:: WRITTEN TASKS ::
[1] In the article on the Mat-Su state House race, how old is Jesse Sumner?
[2] For each statement, say yes or no based on the article on the Mat-Su state House race, and quote the words that decide it: (a) Jesse Sumner runs a home-building business. (b) Sumner has never voted for David Eastman. (c) David Eastman is a representative from Anchorage.

:: TEXT BLOCK ::
A Mat-Su state House race could reshuffle the Alaska Capitol’s balance of power. Here’s why.

Rep. David Eastman, R-Wasilla, speaks on the Alaska House floor in 2017. He’s being challenged in the Republican Party primary election this year in a race that could reshuffle the balance of power in Juneau. (Skip Gray/360 North)

A showdown is brewing in a Mat-Su Republican primary that could reshuffle the balance of power in Alaska’s Capitol.

The state House race centers on an incumbent, David Eastman, who’s so polarizing that some lawmakers say he played a big role in blocking his own party from forming a majority in his chamber last year.

Eastman’s challenger is Jesse Sumner, a Matanuska Susitna Borough Assembly member who also runs a successful home-building business.

Sumner, 36, said he’s voted for Eastman in the past, and he and his wife were writing him $500 checks as recently as last campaign season.

Jesse Sumner is a member of the Matanuska-Susitna Borough Assembly, and he’s challenging Wasilla Rep. David Eastman in this year’s Republican Party primary. (Jesse Sumner campaign)

But while Sumner says he shares Eastman’s conservative values, he’s grown disillusioned by his refusal to compromise.

:: EXTRACTED RECORDS ::
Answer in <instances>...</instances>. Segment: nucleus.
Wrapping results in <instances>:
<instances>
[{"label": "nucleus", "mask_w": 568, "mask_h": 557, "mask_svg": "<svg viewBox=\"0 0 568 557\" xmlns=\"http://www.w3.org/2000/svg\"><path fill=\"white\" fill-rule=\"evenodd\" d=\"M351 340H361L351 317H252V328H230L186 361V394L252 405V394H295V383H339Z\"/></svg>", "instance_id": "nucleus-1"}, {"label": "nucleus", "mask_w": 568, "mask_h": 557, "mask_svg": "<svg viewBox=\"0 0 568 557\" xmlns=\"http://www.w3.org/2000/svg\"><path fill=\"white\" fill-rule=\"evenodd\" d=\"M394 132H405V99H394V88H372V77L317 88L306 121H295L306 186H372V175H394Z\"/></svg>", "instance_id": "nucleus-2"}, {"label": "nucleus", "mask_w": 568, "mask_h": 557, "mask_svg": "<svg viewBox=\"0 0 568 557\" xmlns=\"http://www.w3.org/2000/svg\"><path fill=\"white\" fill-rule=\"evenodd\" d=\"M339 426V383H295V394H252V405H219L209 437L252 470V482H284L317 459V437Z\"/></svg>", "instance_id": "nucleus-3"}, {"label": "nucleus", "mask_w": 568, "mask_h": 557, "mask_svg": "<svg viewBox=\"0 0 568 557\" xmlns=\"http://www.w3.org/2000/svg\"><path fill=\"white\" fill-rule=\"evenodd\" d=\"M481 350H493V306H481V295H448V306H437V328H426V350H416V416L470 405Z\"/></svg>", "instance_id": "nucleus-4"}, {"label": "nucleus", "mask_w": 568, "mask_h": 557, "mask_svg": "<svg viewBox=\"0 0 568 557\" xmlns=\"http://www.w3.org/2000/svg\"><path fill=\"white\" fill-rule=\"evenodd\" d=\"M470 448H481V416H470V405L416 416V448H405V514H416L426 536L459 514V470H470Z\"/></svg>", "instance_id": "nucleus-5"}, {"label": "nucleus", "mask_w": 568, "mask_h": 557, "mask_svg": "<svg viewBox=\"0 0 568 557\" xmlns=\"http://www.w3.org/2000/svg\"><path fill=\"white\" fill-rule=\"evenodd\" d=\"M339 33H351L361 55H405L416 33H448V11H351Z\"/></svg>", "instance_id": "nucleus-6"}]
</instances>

:: ANSWERS TO THE EXERCISES ::
[1] Jesse Sumner is 36.

[2]
(a) Yes: "also runs a successful home-building business."
(b) No: "he’s voted for Eastman in the past."
(c) No: "Rep. David Eastman, R-Wasilla."